For us who grew up in Northeast Portland, Parkrose and David Douglas is considered Gresham! I went to Grant, and we all use to play ball together at Irving Park which is on NE 7th and Fremont. Matt Dishman Rec center is another place we all use to ball which is off NE MLK. If I have to explain this stuff to you and you think David Douglas is considered NE Portland, you obviously aren't from here. When I claim a player from Portland(Damon, A.C. Green, Terrell Brandon) they all grew up playing ball in Northeast Portland. If Miles' address growing up was in North Portland, I apologize to him and his family.


----------



## Dan (Dec 30, 2002)

if you didn't go to wilson, you were basically in NE Portland.


----------



## HispanicCausinPanic (Jul 2, 2005)

Hap said:


> if you didn't go to wilson, you were basically in NE Portland.


Hey Hap- Didn't that blind old man who helped my mighty UofO Ducks beat Oklahoma go to Wilson? Ha-Ha-Ha!


----------



## Dan (Dec 30, 2002)

HispanicCausinPanic said:


> Hey Hap- Didn't that blind old man who helped my mighty UofO Ducks beat Oklahoma go to Wilson? Ha-Ha-Ha!

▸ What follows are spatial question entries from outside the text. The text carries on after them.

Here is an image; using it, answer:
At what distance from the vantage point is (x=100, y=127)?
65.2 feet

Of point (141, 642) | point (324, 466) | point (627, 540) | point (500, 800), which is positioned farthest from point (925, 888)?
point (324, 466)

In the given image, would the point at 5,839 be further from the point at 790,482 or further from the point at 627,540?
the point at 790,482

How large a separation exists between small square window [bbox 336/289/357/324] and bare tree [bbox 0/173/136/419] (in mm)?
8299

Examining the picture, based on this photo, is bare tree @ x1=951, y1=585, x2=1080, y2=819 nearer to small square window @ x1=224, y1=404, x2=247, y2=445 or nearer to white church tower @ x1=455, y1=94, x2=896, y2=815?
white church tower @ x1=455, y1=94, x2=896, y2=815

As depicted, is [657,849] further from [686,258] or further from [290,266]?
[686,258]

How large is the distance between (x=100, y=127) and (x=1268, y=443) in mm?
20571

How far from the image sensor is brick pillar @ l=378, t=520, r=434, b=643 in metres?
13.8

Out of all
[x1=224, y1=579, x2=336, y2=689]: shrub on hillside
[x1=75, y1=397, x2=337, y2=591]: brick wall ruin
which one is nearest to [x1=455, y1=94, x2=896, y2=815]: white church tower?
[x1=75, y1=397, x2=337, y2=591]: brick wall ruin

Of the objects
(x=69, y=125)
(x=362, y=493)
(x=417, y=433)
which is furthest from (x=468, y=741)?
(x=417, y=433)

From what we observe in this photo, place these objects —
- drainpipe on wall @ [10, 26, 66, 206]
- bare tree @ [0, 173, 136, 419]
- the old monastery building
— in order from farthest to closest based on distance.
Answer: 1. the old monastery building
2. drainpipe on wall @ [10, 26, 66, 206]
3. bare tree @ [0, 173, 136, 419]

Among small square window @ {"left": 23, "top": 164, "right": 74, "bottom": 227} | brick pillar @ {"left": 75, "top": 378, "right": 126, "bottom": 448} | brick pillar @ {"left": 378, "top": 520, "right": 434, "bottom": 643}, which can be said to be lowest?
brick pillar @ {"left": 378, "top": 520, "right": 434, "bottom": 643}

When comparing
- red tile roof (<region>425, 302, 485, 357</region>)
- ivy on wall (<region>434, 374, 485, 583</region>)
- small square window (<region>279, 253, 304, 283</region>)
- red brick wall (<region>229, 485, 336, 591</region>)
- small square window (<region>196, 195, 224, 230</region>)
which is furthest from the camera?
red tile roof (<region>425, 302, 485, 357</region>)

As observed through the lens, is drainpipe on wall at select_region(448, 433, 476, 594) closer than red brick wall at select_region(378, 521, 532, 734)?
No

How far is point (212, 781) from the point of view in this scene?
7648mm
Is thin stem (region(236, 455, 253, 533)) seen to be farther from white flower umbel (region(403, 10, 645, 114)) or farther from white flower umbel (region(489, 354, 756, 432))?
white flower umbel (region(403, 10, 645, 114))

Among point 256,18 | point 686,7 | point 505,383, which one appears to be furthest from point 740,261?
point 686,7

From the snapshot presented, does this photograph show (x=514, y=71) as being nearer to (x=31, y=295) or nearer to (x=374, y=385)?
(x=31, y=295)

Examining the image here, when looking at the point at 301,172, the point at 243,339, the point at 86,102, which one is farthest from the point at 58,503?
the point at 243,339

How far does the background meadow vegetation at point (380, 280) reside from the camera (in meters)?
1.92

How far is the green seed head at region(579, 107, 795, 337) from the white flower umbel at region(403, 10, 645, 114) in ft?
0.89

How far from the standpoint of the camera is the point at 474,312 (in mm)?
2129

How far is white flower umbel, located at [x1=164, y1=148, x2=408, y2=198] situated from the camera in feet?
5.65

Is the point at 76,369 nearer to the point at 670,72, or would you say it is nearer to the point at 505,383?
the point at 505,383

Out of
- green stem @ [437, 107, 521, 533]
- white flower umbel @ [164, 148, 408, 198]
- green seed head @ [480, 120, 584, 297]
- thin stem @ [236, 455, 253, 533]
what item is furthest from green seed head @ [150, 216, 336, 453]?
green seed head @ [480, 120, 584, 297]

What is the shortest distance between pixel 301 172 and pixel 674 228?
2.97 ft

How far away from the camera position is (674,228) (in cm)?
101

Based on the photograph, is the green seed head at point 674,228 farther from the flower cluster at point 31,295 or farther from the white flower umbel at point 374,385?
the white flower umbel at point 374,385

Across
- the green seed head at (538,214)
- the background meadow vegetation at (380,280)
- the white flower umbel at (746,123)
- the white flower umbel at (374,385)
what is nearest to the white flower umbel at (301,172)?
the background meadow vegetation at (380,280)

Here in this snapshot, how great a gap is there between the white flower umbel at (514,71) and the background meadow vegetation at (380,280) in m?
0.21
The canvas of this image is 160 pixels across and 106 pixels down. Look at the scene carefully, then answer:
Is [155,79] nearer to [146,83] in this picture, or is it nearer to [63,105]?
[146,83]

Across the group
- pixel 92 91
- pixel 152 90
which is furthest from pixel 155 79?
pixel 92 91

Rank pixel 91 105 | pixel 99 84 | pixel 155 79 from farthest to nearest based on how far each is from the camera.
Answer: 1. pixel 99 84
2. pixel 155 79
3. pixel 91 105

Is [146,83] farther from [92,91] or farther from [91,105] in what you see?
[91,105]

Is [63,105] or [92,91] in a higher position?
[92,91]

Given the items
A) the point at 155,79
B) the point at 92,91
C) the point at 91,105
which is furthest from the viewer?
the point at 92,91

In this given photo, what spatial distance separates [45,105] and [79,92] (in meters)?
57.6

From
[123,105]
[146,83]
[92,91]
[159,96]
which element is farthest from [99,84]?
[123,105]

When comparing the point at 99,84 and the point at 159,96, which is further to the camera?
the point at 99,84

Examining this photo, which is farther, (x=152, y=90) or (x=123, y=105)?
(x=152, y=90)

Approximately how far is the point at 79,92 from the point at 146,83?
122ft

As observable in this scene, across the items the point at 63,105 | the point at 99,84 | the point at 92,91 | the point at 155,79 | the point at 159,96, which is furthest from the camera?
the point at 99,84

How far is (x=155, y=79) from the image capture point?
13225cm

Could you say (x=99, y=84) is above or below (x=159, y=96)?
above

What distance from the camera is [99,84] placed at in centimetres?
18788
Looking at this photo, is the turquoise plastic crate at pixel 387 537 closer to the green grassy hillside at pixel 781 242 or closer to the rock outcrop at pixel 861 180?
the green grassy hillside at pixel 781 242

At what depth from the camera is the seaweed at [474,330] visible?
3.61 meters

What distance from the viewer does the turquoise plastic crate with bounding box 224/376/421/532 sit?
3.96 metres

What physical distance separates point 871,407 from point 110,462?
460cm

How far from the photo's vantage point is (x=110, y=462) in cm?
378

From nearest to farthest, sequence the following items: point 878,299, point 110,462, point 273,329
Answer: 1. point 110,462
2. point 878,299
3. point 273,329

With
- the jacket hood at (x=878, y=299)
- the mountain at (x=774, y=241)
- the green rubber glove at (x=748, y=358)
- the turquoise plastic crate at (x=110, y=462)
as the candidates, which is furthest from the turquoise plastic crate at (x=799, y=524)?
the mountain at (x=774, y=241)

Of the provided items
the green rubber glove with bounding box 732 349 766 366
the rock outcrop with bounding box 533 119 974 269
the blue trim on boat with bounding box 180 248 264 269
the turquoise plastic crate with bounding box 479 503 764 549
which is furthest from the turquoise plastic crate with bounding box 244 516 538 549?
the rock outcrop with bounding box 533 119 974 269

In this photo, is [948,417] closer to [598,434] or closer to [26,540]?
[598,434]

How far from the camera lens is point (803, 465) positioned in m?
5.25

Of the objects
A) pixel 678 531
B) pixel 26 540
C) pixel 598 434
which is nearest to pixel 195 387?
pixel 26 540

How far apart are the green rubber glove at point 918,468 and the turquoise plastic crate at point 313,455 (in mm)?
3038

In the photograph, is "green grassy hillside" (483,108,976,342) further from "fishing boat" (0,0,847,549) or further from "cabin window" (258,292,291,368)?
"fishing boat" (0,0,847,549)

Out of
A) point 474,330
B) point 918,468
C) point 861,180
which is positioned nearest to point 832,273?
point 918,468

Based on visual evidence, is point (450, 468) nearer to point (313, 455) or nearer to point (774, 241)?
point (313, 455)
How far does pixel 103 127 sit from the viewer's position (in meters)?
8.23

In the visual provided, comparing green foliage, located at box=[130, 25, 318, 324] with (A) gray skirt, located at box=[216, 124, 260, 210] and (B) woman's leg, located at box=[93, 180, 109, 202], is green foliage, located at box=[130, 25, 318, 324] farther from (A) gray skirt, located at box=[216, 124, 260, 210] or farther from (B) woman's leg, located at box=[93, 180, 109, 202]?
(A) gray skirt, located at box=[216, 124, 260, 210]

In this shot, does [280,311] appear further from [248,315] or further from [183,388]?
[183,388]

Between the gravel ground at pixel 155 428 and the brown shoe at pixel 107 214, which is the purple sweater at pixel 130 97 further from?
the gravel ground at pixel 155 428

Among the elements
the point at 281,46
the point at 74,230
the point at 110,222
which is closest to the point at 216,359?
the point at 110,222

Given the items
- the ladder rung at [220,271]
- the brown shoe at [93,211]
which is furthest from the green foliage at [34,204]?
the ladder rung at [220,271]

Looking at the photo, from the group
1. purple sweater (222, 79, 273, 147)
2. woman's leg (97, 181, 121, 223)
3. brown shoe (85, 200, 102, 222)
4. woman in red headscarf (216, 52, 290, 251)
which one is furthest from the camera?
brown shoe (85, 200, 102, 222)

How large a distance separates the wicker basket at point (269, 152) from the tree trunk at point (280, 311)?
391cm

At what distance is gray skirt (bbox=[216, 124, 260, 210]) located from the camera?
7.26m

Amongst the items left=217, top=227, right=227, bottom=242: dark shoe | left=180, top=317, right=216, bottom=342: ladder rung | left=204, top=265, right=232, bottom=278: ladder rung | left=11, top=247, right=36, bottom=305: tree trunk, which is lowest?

actually, yes he did. as did his wife, who he met there while they were both students. Stories like that don't happen often, so it's something interesting. I mean, how often do you marry someone from your high school?

Anyways, his brain was clouded. Wilsons colors are green and white (altho iirc, they are augmented by purple and orange? I guess not going to 1 single sports event while there doesn't make me one for knowing what colors they wore. But than again I dont care. I'm trying to forget I went there, and all things associated with it) so he has an obvious "green" bias.


----------



## HispanicCausinPanic (Jul 2, 2005)

Hap said:


> actually, yes he did. as did his wife, who he met there while they were both students. Stories like that don't happen often, so it's something interesting. I mean, how often do you marry someone from your high school?
> 
> Anyways, his brain was clouded. Wilsons colors are green and white (altho iirc, they are augmented by purple and orange? I guess not going to 1 single sports event while there doesn't make me one for knowing what colors they wore. But than again I dont care. I'm trying to forget I went there, and all things associated with it) so he has an obvious "green" bias.


My wife and I both went to Grant High School. I'm 34, she's 27 so we didn't roam the halls together, but I think that still counts. It is kind scary that when I was a senior, she was in 5th grade.(I wonder if she was hot then?) Peace!


----------



## Dan (Dec 30, 2002)

HispanicCausinPanic said:


> My wife and I both went to Grant High School. I'm 34, she's 27 so we didn't roam the halls together, but I think that still counts. It is kind scary that when I was a senior, she was in 5th grade.(I wonder if she was hot then?) Peace!


you dirty old man.

it is strange to think about things like that tho (boy I love how this forum can go off on tangents (mostly, oddly enough, started be me) like this).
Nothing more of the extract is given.